ТЕКСТ ДЛЯ ЧТЕНИЯ =
▼

Деревня разбредается, деревня уходит. Это знают все, всех это волнует — кого искренне, кого, может быть, и притворно. В этом уходе я вижу только потерю. И в свое время мучался этим, кричал, призывал… Наивно! Жизнь сильнее наших заклинаний, ее законы неподвластны, непреодолимы. И что прежняя деревня уходит и уйдет, это ясно теперь как божий день.

Но куда она приходит и к чему придет, в конце концов? Вот вопрос! И эта сторона проблемы теперь-то и волнует меня более всего.

Бывают разные пути ухода. Благополучные, менее благополучные. Мой Егор, уйдя из деревни, потерял все. Его понесло по жизни, как ветром сломанную ветку. Выпавшего из родного гнезда, его прибрали к рукам нечистоплотные люди. Приласкали, приголубили в трудную минуту — зло-то, оно всегда хитрее, активнее воюет за человеческую душу. И вот Егор стал вором.

Мне кажется, что в таком повороте событий никакого особого «сочинительства» с моей стороны нет. В годы войны и потом, когда нас в деревне хватанула голодуха, я тоже вынужден был уйти из дома и вдоволь насмотрелся на то, что случалось с нашим братом, оказавшимся за пределами родной деревни. Встречал я и таких, как мой Егор.

▲

Продолжите текст о том, как люди уходят из деревни, начиная сразу после его последнего предложения.

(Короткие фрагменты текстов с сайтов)

▼

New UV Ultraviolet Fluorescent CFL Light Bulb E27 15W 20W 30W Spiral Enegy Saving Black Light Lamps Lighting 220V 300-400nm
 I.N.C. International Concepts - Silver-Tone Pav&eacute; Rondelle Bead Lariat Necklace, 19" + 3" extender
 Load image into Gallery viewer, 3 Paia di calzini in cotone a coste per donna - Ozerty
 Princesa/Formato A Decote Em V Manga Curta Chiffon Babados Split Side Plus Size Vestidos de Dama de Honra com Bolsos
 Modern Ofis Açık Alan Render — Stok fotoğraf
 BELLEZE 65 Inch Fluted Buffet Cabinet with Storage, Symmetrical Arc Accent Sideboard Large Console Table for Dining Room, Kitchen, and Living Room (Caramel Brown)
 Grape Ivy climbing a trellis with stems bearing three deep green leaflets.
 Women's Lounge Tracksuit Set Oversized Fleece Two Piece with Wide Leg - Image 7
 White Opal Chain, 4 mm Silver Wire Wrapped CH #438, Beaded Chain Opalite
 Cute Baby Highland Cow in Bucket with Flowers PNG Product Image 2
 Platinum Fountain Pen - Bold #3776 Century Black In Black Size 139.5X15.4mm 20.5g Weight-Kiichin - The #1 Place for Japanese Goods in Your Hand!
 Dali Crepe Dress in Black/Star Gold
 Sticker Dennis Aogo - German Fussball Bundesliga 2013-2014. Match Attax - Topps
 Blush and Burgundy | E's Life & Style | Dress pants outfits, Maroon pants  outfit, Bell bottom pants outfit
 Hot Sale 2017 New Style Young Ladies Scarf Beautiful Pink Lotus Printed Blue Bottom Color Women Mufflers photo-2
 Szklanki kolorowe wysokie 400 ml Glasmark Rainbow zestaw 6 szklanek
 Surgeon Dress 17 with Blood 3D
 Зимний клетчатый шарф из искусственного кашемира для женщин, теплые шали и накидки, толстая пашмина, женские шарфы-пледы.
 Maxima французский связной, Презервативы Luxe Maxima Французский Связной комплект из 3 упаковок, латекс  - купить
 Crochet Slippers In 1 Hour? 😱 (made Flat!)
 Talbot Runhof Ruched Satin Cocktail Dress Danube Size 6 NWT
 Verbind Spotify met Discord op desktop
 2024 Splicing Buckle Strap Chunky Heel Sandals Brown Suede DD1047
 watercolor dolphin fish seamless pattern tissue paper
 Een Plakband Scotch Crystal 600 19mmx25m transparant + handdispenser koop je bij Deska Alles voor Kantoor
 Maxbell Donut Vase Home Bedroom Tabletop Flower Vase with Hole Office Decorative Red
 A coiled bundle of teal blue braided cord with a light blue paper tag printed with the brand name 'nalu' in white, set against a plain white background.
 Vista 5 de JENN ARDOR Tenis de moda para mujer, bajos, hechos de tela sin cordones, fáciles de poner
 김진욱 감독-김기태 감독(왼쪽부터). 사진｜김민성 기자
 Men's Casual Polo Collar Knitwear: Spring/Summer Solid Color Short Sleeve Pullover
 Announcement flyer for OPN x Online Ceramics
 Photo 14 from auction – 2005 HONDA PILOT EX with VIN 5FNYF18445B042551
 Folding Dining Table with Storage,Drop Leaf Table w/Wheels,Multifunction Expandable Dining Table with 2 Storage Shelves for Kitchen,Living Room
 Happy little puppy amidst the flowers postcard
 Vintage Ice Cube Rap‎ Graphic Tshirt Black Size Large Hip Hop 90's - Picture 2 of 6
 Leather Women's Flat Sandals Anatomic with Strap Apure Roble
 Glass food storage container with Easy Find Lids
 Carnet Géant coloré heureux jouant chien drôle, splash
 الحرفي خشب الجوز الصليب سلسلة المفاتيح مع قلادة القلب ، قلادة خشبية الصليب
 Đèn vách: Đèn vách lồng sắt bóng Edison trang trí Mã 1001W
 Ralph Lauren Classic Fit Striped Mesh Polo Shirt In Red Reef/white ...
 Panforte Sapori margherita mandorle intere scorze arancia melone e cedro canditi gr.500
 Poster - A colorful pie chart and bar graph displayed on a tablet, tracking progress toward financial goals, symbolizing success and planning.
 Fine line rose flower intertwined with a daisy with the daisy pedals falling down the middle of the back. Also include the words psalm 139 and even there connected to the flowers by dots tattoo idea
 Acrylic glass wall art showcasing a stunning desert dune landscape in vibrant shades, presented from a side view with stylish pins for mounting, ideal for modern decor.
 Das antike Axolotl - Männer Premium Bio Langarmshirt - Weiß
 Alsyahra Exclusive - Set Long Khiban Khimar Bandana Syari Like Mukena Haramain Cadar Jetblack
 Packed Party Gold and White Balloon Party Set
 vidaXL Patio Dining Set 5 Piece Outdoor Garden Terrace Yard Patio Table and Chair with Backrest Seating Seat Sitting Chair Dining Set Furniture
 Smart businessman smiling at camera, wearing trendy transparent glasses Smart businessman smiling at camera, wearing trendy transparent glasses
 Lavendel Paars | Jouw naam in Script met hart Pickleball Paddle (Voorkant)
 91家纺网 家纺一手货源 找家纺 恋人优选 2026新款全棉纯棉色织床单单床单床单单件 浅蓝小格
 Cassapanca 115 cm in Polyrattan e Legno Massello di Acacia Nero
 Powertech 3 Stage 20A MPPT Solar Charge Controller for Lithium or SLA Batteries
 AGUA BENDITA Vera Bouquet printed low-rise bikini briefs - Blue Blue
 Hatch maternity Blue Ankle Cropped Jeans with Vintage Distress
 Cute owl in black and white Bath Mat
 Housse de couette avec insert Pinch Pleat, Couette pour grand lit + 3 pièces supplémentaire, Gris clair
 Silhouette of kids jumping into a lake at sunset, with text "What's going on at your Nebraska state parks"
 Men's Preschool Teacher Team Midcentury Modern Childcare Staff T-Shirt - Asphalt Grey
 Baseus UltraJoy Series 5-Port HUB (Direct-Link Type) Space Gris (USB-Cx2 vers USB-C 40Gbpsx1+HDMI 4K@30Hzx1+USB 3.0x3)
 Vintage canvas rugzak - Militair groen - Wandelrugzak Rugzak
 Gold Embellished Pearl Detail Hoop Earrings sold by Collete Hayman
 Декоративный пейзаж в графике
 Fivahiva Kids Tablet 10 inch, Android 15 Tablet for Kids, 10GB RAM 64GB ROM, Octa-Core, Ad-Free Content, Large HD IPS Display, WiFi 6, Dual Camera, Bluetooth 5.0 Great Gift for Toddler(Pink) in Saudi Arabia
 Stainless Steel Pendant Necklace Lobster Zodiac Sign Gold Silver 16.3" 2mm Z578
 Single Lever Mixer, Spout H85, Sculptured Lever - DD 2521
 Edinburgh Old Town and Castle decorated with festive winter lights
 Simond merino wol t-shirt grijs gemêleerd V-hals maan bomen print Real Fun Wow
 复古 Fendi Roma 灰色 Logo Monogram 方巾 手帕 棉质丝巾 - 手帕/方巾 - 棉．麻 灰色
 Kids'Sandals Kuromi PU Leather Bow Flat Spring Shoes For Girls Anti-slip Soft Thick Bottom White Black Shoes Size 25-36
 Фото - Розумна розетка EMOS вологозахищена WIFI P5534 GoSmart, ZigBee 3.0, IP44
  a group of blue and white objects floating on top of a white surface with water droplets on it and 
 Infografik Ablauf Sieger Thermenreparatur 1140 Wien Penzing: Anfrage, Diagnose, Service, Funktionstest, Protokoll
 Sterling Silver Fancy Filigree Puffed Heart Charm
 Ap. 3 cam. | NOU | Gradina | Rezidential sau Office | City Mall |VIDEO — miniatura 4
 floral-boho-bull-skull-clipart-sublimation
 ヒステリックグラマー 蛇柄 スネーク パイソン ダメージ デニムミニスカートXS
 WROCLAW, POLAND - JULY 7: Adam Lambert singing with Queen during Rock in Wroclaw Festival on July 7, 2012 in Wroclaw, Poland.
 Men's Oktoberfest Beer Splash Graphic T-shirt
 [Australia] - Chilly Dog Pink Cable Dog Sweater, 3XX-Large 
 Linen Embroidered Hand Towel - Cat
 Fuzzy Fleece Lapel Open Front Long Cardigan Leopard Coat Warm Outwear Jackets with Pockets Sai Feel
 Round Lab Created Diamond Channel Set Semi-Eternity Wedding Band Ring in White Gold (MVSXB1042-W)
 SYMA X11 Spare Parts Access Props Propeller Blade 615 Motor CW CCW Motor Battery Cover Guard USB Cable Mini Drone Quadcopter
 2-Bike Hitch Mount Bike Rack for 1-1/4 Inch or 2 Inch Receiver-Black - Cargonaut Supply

▲

ОТВЕТ НА ЗАДАНИЕ =
В этой горькой истории меня интересует не то, что человек сбился с пути истинного, и не просто человек вообще. Меня интересует крестьянин. Крестьянин, утративший связь с землей, с трудом, с теми корнями, которыми держится жизнь. Как случилось, что человек, в жилах которого течет крестьянская кровь, кровь тружеников, человек со здоровой нравственной психологией, привитой ему крестьянской средой, вдруг вывихнулся, сломался?

И тут, конечно, мне больше всего важна не сама история грехопадения, а предыстория. Почему все это могло произойти? Какие условия привели к тому, что такое здоровое и крепкое вдруг стало больным? Откуда стала возможна эта порча душ?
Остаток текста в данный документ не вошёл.